▸ **COMPLETE THE FOLLOWING**:
a) In the mailing-list thread about the bundled PubsubIO read implementation, on which runner could the empty message issue not be reproduced locally?
b) Carry on the mailing-list thread about the bundled PubsubIO read implementation from the point where it stops.

▸ **TEXT**:
----

Re: Questions about the bundled PubsubIO read implementation

2019-07-10 Thread Steve Niemitz
Oh, one other important thing I forgot to mention is that I can't reproduce
(the empty message issue at least) locally on the DirectRunner.

On Wed, Jul 10, 2019 at 6:04 PM Steve Niemitz  wrote:

> Thanks for making JIRAs for these, I was going to, I just wanted to do a
> sanity check first. :)
>
> I reproduced them all with the stock PubsubIO first, and then again with
> the gRPC client.  I can try to throw together a much more minimal repro
> case too.
>
> On Wed, Jul 10, 2019 at 4:21 PM Kenneth Knowles  wrote:
>
>> This is pretty surprising. Seems valuable to file separate Jiras so we
>> can track investigation and resolution.
>>
>>  - use gRPC: https://issues.apache.org/jira/browse/BEAM-7718
>>  - empty message bodies: https://issues.apache.org/jira/browse/BEAM-7716
>>  - watermark tracking: https://issues.apache.org/jira/browse/BEAM-7717
>>
>> You reproduced these with the original PubsubIO?
>>
>> Kenn
>>
>> On Mon, Jul 8, 2019 at 10:38 AM Steve Niemitz 
>> wrote:
>>
>>> I was trying to use the bundled PubsubIO.Read implementation in beam on
>>> dataflow (using --experiments=enable_custom_pubsub_source to prevent
>>> dataflow from overriding it with its own implementation) and ran into some
>>> interesting issues.  I was curious if people have any experience with
>>> these.  I'd assume anyone using PubsubIO on a runner other than dataflow
>>> would have run into the same things.
>>>
>>> - The default implementation uses the HTTP REST API, which seems to be
>>> much less performant than the gRPC implementation.  Is there a reason that
>>> the gRPC implementation is essentially unavailable from the public API?

----

▸ **DATASET EXCERPT**:
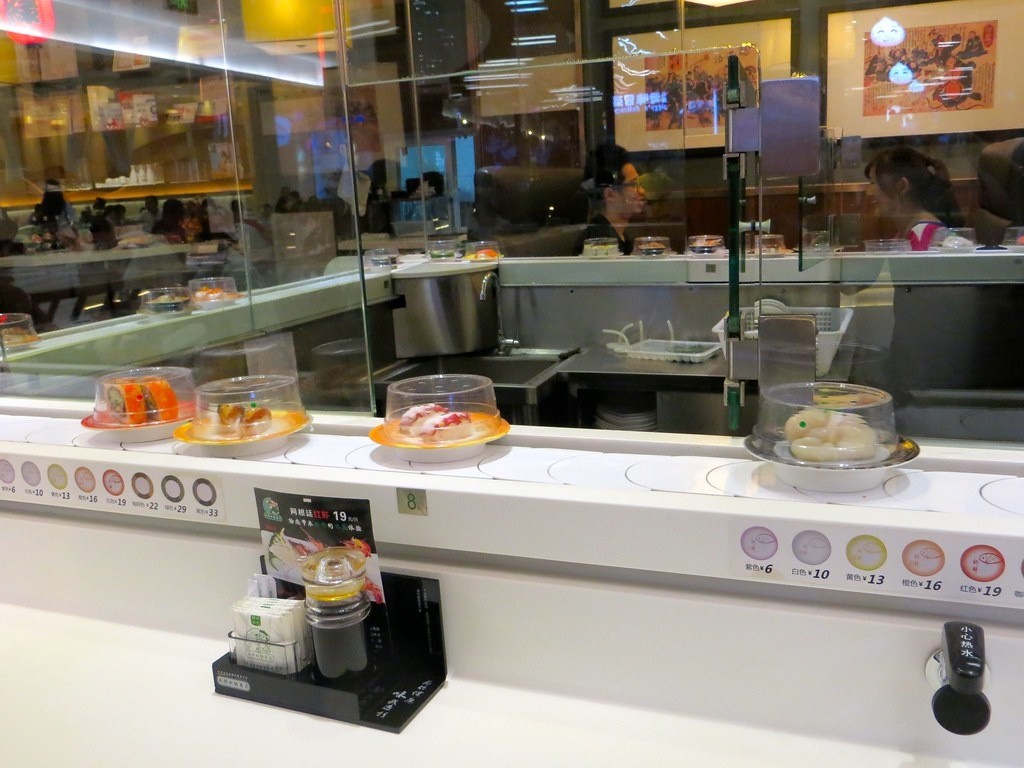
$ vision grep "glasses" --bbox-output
[609,180,642,191]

----

▸ **ANSWERS TO THE PROBLEMS**:
a) The DirectRunner.

b)
>>> PubsubIO.Read.withClientFactory is package private.  I worked around this
>>> by making it public and rebuilding, which led me to...
>>>
>>> - Both the JSON and gRPC implementation return empty message bodies for
>>> all messages read (using readMessages).  When running with the
>>> dataflow-specific reader, this doesn't happen and the message bodies have
>>> the content as expected.  I took a pipeline that works as expected on
>>> dataflow using PubsubIO.Read, added the experiment flag, and then my
>>> pipeline broke from empty message bodies.  This obviously blocked me from
>>> really experimenting much more.
>>>
>>> - The watermark tracking seems off.  The dataflow UI was reporting my
>>> watermark as around (but not exactly) the epoch (it was ~1970-01-19), which
>>> makes me wonder if seconds/milliseconds got confused somewhere (ie, if you
>>> take the time since epoch in milliseconds now and interpret it as seconds,
>>> you'll get somewhere around 1970-01-18).
>>>
>>


Re: Questions about the bundled PubsubIO read implementation

2019-07-10 Thread Steve Niemitz
Thanks for making JIRAs for these, I was going to, I just wanted to do a
sanity check first. :)

I reproduced them all with the stock PubsubIO first, and then again with
the gRPC client.  I can try to throw together a much more minimal repro
case too.

On Wed, Jul 10, 2019 at 4:21 PM Kenneth Knowles  wrote:

> This is pretty surprising. Seems valuable to file separate Jiras so we can
> track investigation and resolution.
>
>  - use gRPC: https://issues.apache.org/jira/browse/BEAM-7718
>  - empty message bodies: https://issues.apache.org/jira/browse/BEAM-7716
>  - watermark tracking: https://issues.apache.org/jira/browse/BEAM-7717
>
> You reproduced these with the original PubsubIO?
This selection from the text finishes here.